Throughout the civil war, Saudi Arabia-led military, with the backing of several other nations, including the United States and the United Kingdom, has intervened in Yemen to fight against Iran-backed rebels.
In May 2020, the United Nations Children’s Fund (UNICEF) estimated that 80% of the Yemeni population – more than 24 million people – are in need of humanitarian assistance due to the actions of Saudi Arabia’s government.
And what might be considered the worst crime of all is the fact the Saudi Arabian government has slowly attempted to trick the world into turning its head away from its war crimes. Scouting these Yemeni youngsters is just one of many examples.
Adam has coached across his city in Yemen, from under-9s to under-23s. He’s seen first-hand how little physical support the players get from family and friends, simply because they don’t have the time.
“For the past decade, I’ve coached football and gone to my brother’s football matches as a spectator,” he tells The Set Pieces. “Almost no one shows up to support these kids except a parent or an older sibling every now and then.

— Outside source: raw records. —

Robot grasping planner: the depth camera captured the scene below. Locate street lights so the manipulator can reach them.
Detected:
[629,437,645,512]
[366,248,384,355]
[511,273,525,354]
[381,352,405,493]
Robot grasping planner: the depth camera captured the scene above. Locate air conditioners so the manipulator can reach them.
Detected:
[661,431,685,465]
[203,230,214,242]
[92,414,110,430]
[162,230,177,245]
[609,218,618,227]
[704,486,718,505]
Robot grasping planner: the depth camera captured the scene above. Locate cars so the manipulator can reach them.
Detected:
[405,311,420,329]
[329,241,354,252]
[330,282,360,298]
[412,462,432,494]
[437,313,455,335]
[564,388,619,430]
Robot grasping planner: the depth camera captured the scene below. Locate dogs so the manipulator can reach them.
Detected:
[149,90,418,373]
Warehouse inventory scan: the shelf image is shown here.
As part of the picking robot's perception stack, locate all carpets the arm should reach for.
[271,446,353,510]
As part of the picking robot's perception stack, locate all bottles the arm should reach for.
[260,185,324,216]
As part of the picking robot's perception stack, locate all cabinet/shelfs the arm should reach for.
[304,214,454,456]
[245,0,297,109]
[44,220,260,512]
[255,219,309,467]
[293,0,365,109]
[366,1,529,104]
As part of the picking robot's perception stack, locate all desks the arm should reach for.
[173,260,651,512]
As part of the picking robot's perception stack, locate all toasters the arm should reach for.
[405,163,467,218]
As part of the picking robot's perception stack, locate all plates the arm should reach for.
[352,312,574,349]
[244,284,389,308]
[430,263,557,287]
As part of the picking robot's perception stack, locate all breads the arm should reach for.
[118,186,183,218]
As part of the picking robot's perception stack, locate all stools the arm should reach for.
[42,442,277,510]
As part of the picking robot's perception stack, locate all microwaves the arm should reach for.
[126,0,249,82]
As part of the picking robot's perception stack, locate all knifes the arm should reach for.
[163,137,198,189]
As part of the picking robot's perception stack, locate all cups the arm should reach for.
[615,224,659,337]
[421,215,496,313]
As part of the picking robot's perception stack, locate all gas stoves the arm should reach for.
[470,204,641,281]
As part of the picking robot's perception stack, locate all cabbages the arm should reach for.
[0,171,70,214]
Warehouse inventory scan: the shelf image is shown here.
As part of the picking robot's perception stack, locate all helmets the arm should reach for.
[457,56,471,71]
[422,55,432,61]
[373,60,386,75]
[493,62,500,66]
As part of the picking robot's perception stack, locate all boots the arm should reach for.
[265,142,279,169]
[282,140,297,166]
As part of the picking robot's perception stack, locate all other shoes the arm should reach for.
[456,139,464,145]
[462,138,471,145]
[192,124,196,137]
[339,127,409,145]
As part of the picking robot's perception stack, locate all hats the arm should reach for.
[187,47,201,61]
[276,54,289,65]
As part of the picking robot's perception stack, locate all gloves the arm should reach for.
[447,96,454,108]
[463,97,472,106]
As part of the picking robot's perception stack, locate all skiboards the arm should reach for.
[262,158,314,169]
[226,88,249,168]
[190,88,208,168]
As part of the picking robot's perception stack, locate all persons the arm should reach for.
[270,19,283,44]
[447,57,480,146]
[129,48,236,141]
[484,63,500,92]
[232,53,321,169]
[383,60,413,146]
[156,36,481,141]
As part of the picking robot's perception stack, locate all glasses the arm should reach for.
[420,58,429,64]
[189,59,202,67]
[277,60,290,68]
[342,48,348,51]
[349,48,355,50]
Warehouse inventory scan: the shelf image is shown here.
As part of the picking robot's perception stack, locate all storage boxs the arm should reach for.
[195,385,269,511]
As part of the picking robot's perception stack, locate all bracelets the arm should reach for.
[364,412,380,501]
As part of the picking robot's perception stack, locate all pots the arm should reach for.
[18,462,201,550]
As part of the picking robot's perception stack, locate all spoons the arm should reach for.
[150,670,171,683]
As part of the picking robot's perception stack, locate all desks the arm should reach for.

I don’t blame them, obviously, but when all of a sudden, these men in suits more expensive than what I earn in a month are showing up and asking questions about these 14-, 15-, and 16-year-old boys, it’s going to attract attention.”
The men in question are Saudi scouts. Adam is adamant he knows this for a fact due to their dialect (there are more than 25 dialects of Arabic, with considerable variations from country to country), despite the men not revealing where they are from. And after some further questioning, Adam found out they were there to find young footballers and help develop them in the UK.
These scouts, according to Adam, tell the kids they can fulfil their dreams of becoming the next Premier League star, an opportunity that any aspiring Yemeni footballer would dream of, given the league’s popularity.
“The funny thing is, they don’t even properly watch them play football,” Adam adds. “They’ve offered this so-called opportunity to all the players I’ve coached and all the players on my brothers’ team. Surely that isn’t proper scouting.
“Listen, I love my brother and all my players. I want them to be as successful as possible. But none of them really have the talents to make it abroad,” Adam half jokes. “And that’s fine. There is just no need to be selling them this false hope.”
These scouts have only been showing up to these matches within the past year or so, and they have visited more frequently ever since the takeover was confirmed. Adam has no clue whether any of the players have taken the scouts up on their offers.
“I worry for these kids,” he admits. “I’ve told my brother to say no regardless of what is promised. But some of these kids don’t have anyone looking out for them. All they have is family who are waiting for any opportunity to get out.
“Little do they know that these men work for those who have killed their brothers and sisters.”
It’s unclear whether these scouts could actually be successful and somehow produce the first ever Yemeni star within the world of football and make him successful in the Premier League. Adam is unconvinced.
Regardless, the people of Yemen will find it extremely difficult to put aside their trauma and fully allow themselves to root for a player who has been given opportunities by the Saudi government.
“I’d rather be piss poor than ever sell myself out to the unholy institution that is Saudi Arabia,” says Adam, his voice angry now, to the point where he’s almost spitting out the words.
“They’ve ruined the life of every single person living in this country. I would never trust them with what remains of my life.”